- Może być ciężko. Damian jest gorszym zawodnikiem od Grześka. Tkaczyk dysponuje mocnym rzutem z drugiej linii. A Wleklak ma czasem problemy z trafieniem nawet z mniejszej odległości - tak ocenia trener Zagłębi Lubin, Jerzy Szafraniec.

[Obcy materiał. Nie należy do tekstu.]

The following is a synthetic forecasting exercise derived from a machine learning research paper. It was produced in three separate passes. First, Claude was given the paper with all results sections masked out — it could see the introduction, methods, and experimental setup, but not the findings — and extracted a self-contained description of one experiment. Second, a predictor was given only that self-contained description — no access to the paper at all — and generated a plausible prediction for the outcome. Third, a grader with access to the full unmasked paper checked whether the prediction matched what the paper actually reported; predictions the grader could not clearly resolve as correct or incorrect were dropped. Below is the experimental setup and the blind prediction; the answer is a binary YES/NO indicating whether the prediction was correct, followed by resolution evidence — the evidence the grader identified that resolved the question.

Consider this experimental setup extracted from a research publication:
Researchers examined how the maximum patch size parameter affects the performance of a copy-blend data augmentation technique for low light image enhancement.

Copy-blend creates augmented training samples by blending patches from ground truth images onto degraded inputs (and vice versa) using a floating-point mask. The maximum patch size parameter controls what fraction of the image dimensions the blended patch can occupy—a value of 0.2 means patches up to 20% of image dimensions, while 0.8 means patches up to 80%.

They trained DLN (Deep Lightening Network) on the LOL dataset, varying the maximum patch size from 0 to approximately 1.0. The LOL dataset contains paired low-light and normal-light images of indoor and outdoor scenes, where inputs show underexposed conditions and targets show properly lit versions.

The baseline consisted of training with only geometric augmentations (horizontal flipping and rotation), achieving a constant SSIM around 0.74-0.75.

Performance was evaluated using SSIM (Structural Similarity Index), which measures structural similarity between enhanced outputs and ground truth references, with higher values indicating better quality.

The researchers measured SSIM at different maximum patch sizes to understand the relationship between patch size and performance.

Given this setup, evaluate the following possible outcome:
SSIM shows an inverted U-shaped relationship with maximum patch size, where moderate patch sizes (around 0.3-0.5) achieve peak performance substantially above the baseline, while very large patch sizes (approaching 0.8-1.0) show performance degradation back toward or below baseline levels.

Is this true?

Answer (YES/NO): NO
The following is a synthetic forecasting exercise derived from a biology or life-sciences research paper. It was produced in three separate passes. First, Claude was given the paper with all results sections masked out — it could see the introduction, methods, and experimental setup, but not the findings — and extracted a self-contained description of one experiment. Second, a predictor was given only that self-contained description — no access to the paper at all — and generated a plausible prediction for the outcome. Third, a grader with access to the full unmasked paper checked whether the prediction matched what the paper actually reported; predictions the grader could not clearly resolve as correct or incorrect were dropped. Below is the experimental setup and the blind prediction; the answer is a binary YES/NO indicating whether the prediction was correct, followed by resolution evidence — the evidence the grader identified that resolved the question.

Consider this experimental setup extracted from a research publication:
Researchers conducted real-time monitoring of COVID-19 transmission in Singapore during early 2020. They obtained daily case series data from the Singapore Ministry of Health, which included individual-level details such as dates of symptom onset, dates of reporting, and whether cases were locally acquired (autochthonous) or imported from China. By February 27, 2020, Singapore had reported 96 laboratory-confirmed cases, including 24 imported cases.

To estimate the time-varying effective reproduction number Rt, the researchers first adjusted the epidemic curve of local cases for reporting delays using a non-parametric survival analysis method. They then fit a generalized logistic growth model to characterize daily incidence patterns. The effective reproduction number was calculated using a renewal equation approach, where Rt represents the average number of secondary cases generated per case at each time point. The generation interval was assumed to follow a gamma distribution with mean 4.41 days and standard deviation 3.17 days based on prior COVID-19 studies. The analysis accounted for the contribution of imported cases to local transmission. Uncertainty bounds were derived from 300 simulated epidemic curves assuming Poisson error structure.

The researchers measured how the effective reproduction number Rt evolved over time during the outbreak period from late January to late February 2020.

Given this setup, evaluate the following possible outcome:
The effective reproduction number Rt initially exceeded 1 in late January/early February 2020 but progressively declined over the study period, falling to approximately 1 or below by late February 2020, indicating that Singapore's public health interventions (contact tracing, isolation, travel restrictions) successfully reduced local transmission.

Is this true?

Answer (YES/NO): YES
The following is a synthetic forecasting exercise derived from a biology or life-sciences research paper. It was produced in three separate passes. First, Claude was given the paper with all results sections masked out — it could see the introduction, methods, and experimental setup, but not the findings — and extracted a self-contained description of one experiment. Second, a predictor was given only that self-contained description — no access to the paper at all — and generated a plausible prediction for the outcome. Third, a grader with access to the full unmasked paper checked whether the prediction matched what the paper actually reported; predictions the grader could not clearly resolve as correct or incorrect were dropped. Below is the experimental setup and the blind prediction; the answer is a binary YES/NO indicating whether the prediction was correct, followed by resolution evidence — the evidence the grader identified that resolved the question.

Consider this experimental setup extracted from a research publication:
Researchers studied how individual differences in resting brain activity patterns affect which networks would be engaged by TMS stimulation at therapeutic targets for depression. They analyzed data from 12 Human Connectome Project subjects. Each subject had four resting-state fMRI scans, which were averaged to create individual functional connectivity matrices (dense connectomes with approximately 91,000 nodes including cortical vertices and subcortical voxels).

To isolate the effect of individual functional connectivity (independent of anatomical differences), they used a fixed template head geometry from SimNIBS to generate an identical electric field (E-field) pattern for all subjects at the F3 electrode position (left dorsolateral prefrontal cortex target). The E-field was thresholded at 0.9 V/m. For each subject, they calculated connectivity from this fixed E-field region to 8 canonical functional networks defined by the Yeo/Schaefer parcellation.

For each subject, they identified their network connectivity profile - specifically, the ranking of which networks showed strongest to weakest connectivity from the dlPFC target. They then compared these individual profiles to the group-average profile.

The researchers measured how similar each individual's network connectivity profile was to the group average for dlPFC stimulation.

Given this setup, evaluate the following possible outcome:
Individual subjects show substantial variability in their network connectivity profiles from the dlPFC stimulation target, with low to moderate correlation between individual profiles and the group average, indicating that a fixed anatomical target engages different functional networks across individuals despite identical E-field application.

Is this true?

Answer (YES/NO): NO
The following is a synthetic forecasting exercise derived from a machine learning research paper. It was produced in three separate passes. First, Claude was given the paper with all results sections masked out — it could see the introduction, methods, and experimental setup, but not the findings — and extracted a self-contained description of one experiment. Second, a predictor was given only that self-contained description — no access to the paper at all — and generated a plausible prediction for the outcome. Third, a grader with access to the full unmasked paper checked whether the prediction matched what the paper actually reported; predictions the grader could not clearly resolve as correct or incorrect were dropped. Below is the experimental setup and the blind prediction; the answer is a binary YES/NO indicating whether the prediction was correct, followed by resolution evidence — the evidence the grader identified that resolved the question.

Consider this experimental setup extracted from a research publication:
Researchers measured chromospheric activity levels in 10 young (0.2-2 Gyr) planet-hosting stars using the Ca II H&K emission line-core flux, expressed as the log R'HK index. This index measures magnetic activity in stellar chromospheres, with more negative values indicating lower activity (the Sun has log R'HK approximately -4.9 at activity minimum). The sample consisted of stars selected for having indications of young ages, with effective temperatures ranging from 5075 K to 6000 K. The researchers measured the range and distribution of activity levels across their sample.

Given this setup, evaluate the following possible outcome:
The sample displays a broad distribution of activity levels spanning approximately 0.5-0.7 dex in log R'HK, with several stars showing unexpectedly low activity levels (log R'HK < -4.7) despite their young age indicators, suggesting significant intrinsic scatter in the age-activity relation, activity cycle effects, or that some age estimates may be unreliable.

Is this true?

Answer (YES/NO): NO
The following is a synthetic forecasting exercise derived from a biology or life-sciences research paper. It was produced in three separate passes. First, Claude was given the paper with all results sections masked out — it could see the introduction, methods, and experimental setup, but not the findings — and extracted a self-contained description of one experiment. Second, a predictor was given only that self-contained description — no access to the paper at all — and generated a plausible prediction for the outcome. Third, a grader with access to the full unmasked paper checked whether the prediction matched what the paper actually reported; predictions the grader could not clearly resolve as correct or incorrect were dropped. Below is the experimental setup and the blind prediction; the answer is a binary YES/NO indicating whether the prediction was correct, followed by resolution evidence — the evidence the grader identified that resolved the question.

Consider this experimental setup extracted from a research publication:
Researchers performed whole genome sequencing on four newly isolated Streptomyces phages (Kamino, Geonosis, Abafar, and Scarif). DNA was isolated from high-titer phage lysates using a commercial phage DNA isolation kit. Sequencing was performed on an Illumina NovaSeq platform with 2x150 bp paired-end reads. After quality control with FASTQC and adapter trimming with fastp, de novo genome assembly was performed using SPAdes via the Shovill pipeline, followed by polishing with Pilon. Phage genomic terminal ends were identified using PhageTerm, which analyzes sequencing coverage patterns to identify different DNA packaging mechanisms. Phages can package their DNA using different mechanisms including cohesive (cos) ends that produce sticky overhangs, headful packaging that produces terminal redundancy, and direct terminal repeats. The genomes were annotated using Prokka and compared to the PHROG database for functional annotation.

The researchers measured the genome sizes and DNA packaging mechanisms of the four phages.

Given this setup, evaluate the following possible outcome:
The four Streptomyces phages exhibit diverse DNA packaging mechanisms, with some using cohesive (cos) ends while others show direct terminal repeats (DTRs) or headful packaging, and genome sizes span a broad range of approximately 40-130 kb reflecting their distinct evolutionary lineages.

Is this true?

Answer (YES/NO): NO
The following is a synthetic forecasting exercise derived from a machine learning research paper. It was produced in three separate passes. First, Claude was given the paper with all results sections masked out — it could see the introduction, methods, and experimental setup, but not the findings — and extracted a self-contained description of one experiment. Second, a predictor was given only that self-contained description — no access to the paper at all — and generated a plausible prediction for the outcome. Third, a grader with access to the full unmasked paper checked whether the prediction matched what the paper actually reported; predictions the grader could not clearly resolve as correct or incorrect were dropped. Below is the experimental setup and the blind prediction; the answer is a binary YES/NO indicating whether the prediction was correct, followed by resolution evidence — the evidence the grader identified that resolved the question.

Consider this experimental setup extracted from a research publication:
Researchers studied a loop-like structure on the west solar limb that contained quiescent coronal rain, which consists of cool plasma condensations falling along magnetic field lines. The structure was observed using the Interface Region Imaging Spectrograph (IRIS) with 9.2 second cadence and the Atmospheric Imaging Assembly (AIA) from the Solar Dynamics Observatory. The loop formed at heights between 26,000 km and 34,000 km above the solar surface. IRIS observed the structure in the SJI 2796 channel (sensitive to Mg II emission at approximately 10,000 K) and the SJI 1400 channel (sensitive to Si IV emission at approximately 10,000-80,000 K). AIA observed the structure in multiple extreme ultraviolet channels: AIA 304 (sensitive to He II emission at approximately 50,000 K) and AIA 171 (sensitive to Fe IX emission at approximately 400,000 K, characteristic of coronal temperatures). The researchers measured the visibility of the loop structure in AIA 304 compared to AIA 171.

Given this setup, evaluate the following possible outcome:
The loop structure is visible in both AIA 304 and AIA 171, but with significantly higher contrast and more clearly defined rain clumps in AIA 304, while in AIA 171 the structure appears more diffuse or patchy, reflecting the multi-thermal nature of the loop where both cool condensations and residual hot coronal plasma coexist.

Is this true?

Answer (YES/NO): NO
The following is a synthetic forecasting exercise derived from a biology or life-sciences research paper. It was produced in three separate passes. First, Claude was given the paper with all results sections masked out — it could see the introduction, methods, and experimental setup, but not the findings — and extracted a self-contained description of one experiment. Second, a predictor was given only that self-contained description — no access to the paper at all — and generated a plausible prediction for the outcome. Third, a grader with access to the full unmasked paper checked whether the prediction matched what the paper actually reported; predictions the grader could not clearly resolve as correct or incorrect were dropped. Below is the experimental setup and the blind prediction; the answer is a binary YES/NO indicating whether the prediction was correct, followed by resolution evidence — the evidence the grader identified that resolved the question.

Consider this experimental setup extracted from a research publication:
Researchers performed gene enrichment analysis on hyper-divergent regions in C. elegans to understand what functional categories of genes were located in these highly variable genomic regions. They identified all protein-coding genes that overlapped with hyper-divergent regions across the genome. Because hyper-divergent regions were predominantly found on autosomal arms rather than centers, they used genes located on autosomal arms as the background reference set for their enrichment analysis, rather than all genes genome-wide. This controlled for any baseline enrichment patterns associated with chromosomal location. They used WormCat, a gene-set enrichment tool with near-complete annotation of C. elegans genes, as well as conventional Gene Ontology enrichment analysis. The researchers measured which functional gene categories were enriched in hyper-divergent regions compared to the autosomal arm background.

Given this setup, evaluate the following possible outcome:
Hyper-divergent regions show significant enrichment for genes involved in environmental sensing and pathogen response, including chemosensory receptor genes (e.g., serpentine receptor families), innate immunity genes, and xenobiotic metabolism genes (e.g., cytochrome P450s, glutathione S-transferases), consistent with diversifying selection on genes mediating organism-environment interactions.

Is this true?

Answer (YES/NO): YES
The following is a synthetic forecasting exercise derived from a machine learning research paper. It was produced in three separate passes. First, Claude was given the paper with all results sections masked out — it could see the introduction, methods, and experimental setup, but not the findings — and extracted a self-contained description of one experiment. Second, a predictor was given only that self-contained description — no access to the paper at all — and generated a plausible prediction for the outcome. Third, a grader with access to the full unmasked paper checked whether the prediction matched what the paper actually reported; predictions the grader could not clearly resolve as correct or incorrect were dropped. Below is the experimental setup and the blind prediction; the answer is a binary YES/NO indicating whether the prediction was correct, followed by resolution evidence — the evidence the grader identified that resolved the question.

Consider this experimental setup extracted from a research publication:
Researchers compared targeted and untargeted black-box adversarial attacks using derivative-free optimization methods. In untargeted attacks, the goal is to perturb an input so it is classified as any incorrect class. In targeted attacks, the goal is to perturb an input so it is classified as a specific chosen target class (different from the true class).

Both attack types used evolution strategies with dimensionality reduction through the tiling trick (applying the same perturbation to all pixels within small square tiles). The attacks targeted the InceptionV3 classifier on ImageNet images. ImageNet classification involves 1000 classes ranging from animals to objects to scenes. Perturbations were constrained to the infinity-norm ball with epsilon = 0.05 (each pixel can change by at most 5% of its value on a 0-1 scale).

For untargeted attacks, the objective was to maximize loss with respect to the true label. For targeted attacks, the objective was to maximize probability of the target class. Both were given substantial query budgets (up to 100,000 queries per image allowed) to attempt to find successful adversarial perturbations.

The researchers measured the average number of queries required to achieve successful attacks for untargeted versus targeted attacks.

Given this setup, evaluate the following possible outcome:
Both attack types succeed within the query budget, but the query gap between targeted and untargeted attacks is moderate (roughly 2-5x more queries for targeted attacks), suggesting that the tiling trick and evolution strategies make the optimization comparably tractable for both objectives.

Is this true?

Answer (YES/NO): NO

Pomimo częstych kontuzji i problemów Damiana ze zdrowiem, kolega z Wisły Płock, Krzysztof Kisiel twierdzi: - Nie zapominajmy jednak, że Damian ma też kilka zalet. Po pierwsze, jest bardzo doświadczony. Ten gość nie zawali przez stres żadnego meczu. Po drugie, Wleklak to urodzony lider. Potrafi zmobilizować piłkarzy Bogusia Wenty. Pamiętajmy też, że pierwszym rozgrywającym kadry będzie Bartek Jaszka. Gdyby Damian miał grać całe mecze, to mógłby mieć problem z wytrzymaniem tempa. A jeśli wejdzie tylko na kwadrans, to znakomicie da sobie radę.
A co o grze w reprezentacji twierdzi sam Damian Wleklak: - Gdybym nie był pewien, że pomogę kadrze, to odmówiłbym Wencie. Zanim Bogdan mnie powołał, odbyliśmy szczerą rozmowę. Wspólnie doszliśmy do wniosku, że jeszcze mogę się przydać drużynie. Jestem już zdrowy. Od lipcowej operacji łękotki nic mi nie dolega. Dlatego w lidze idzie mi nieźle. Gram dużo, a zespół zajmuje trzecie miejsce w tabeli.